Menurut Kemendikbudristek (2025), model ini menghadirkan tiga keuntungan. Pertama, efisiensi, karena proses pembangunan lebih cepat tanpa menunggu birokrasi panjang. Kedua, rasa memiliki, sebab masyarakat merasa sekolah bagian dari dirinya. Ketiga, dampak ekonomi lokal, karena tukang, penyedia material, dan pelaku usaha di sekitar sekolah ikut merasakan manfaat.
Dengan mekanisme ini, revitalisasi bukan hanya soal beton, tetapi juga soal gerakan sosial yang memperkuat ikatan antara sekolah dan lingkungannya.

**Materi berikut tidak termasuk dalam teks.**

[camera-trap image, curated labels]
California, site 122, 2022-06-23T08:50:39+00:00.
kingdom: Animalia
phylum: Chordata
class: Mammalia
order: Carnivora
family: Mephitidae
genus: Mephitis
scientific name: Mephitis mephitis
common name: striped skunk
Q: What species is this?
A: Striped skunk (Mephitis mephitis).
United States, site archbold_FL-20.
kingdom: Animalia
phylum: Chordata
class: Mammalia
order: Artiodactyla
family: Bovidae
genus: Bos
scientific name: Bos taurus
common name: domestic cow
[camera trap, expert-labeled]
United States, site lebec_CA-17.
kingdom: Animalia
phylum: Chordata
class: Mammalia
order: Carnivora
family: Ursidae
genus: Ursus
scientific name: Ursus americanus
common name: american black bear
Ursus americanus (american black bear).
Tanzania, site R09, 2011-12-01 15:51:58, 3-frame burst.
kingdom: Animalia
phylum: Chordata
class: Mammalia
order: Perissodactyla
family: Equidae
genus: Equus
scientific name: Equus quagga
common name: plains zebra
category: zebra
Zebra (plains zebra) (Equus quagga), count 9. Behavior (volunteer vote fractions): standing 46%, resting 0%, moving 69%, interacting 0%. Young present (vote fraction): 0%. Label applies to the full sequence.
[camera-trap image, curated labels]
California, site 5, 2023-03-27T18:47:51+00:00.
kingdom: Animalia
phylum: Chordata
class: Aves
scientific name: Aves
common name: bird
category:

Inilah wajah baru pembangunan pendidikan: partisipatif, transparan, dan berdaya guna langsung bagi masyarakat.
Revitalisasi Sekolah 2025 menjadi tonggak penting menuju Indonesia Emas 2045. Program ini memberi harapan bahwa fasilitas sekolah tidak lagi menjadi penghalang kualitas belajar. Namun, pekerjaan rumahnya ialah menjaga konsistensi. Jangan sampai semangat besar padam di tengah jalan atau terjebak proyek seremonial yang hanya meninggalkan prasasti tanpa perubahan berarti.
Keberhasilan revitalisasi harus diukur dari dua sisi. Pertama, kualitas fisik sekolah yang benar-benar meningkat. Kedua, iklim belajar yang lebih sehat, inklusif, dan menyenangkan. Jika kedua hal ini berjalan beriringan, hasilnya adalah generasi muda yang lebih siap menghadapi tantangan zaman.
Revitalisasi sekolah tidak boleh berhenti pada 2025. Program ini harus menjadi budaya baru dalam pembangunan pendidikan. Tahun-tahun berikutnya, evaluasi menyeluruh perlu dilakukan untuk memastikan dana digunakan tepat sasaran dan kebutuhan nyata di lapangan benar-benar terjawab.
Dengan demikian, yang lahir bukan hanya ruang kelas baru, melainkan juga semangat belajar baru. Pendidikan tidak boleh lagi tersandung pada fasilitas yang rapuh. Ia harus menjadi ruang hidup yang sehat, menggembirakan, dan penuh makna.
Tugas kita bersama adalah mengawal program ini. Pendidikan adalah pintu masa depan bangsa. Jangan pernah lelah mencintai sekolah negeri maupun swasta di negeri ini, tempat lahirnya generasi cerdas, generasi emas, sehat, dan bahagia.